◆ Given exercise: Output every line of the records below as a JSON list of strings, with one string per line and any blank lines omitted.

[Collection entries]
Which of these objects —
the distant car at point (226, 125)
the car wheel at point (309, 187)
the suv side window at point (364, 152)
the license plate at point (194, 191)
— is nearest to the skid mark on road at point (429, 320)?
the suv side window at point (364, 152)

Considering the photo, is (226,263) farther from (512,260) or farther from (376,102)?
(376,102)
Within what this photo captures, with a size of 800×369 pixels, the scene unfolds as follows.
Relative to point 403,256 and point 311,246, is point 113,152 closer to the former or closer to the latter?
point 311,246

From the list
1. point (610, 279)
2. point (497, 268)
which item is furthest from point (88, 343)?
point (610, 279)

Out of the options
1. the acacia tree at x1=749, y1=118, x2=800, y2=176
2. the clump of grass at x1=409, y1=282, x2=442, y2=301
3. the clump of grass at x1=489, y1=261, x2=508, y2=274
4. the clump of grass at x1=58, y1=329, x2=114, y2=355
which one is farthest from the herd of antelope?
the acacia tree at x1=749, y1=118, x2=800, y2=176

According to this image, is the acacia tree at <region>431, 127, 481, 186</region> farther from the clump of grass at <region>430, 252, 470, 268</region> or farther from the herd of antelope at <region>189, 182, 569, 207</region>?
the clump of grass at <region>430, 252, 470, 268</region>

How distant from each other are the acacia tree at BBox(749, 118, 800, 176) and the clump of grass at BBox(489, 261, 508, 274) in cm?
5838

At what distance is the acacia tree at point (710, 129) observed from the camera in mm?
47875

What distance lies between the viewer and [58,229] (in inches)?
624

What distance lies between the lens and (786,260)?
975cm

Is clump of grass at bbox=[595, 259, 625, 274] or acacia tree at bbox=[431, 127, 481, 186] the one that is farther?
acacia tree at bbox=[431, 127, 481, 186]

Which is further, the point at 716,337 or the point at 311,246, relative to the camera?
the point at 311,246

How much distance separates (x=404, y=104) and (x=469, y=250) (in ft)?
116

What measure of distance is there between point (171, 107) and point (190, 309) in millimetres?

◆ Solution:
[
  "Which of these objects —",
  "the distant car at point (226, 125)",
  "the car wheel at point (309, 187)",
  "the suv side window at point (364, 152)",
  "the license plate at point (194, 191)",
  "— is nearest to the skid mark on road at point (429, 320)?",
  "the suv side window at point (364, 152)",
  "Considering the photo, is (226,263) farther from (512,260) or farther from (376,102)?",
  "(376,102)",
  "Within what this photo captures, with a size of 800×369 pixels, the scene unfolds as follows.",
  "Relative to point 403,256 and point 311,246, is point 113,152 closer to the former or closer to the latter?",
  "point 311,246",
  "From the list",
  "1. point (610, 279)",
  "2. point (497, 268)",
  "which item is furthest from point (88, 343)?",
  "point (610, 279)",
  "Out of the options",
  "1. the acacia tree at x1=749, y1=118, x2=800, y2=176",
  "2. the clump of grass at x1=409, y1=282, x2=442, y2=301",
  "3. the clump of grass at x1=489, y1=261, x2=508, y2=274",
  "4. the clump of grass at x1=58, y1=329, x2=114, y2=355",
  "which one is farthest from the herd of antelope?",
  "the acacia tree at x1=749, y1=118, x2=800, y2=176",
  "According to this image, is the acacia tree at <region>431, 127, 481, 186</region> farther from the clump of grass at <region>430, 252, 470, 268</region> or farther from the herd of antelope at <region>189, 182, 569, 207</region>?",
  "the clump of grass at <region>430, 252, 470, 268</region>",
  "How distant from each other are the acacia tree at BBox(749, 118, 800, 176) and the clump of grass at BBox(489, 261, 508, 274) in cm?",
  "5838",
  "At what distance is the acacia tree at point (710, 129) observed from the camera in mm?",
  "47875",
  "What distance lies between the viewer and [58,229] (in inches)?",
  "624",
  "What distance lies between the lens and (786,260)?",
  "975cm",
  "Is clump of grass at bbox=[595, 259, 625, 274] or acacia tree at bbox=[431, 127, 481, 186] the one that is farther?",
  "acacia tree at bbox=[431, 127, 481, 186]",
  "Which is further, the point at 716,337 or the point at 311,246, relative to the camera?",
  "the point at 311,246",
  "How much distance separates (x=404, y=104) and (x=469, y=250) (in ft)?",
  "116",
  "What measure of distance is there between point (171, 107) and point (190, 309) in millimetres?"
]